Brief descriptive captions.

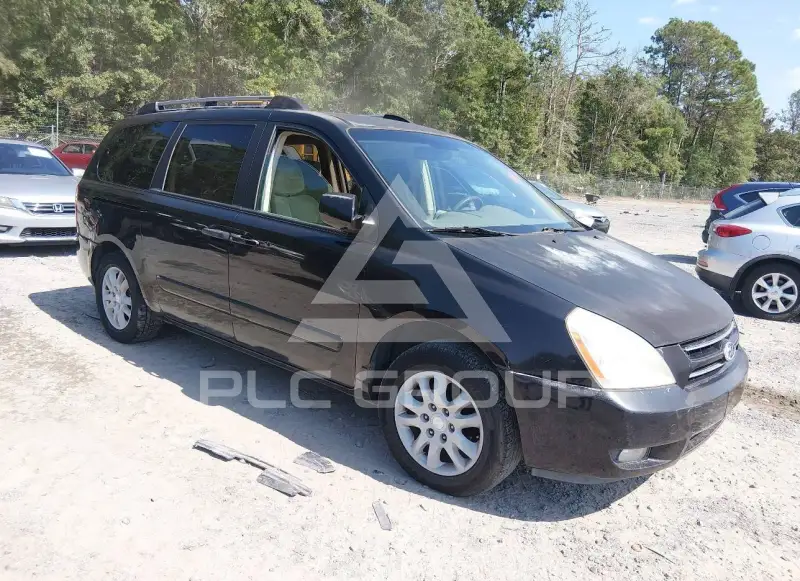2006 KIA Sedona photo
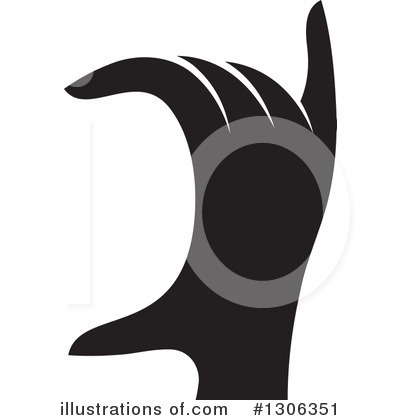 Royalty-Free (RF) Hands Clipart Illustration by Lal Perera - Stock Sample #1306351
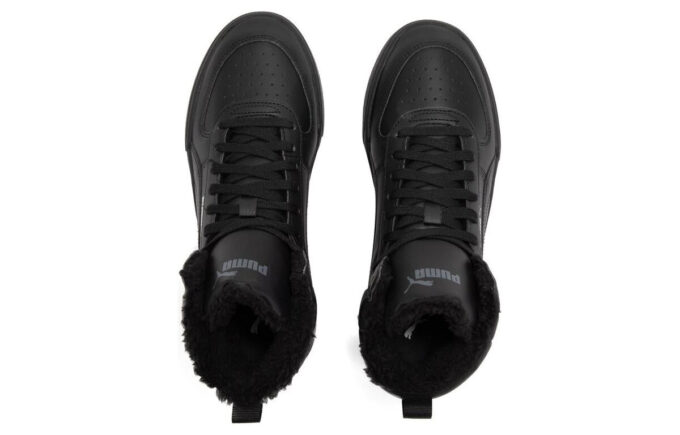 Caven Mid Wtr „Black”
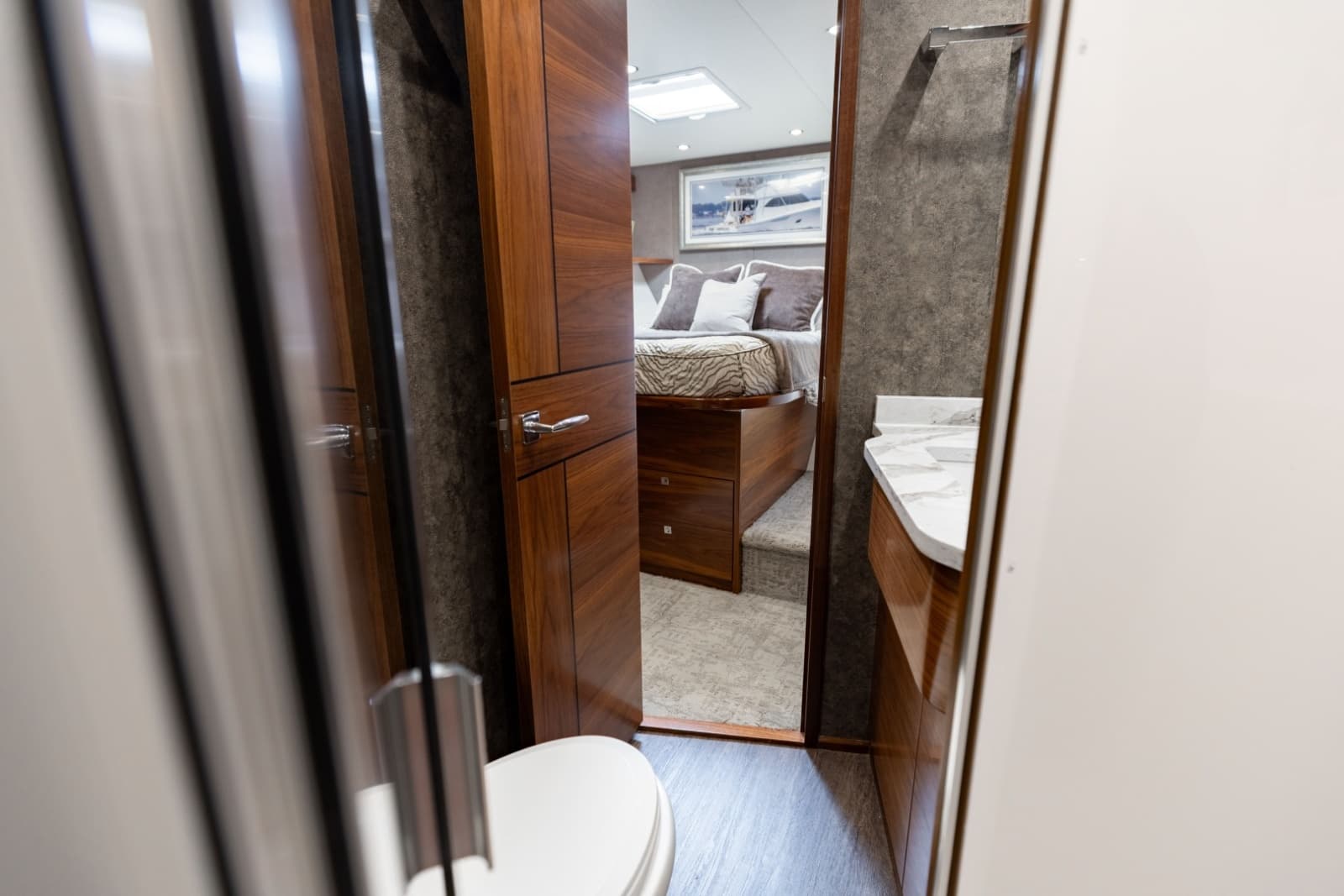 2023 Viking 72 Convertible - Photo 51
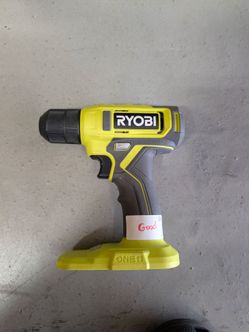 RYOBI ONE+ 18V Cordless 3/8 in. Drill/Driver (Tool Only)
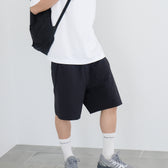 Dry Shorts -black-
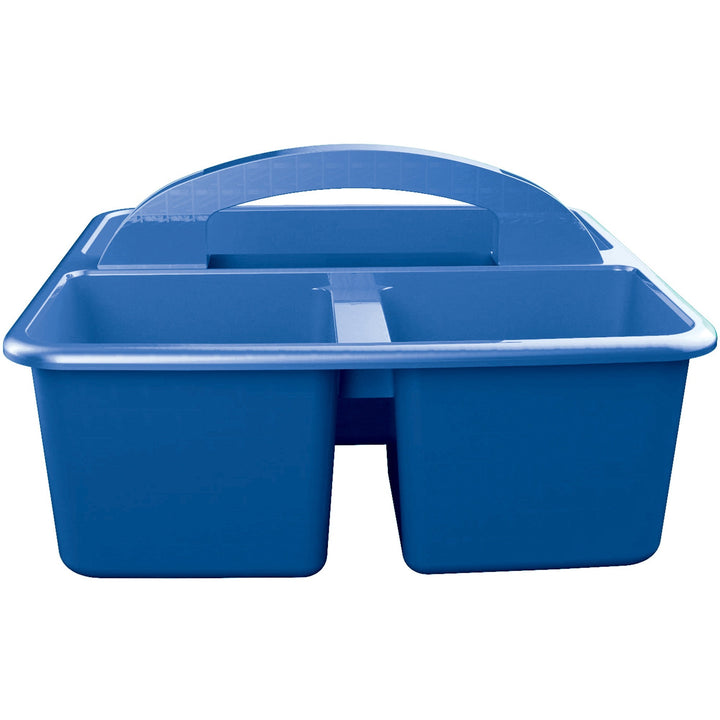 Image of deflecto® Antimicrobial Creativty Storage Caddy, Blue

The task. Keep every word of the records above exactly, and return them with no pictures.

Completed task.
2006 KIA Sedona photo
 Royalty-Free (RF) Hands Clipart Illustration by Lal Perera - Stock Sample #1306351
 Caven Mid Wtr „Black”
 2023 Viking 72 Convertible - Photo 51
 RYOBI ONE+ 18V Cordless 3/8 in. Drill/Driver (Tool Only)
 Dry Shorts -black-
 Image of deflecto® Antimicrobial Creativty Storage Caddy, Blue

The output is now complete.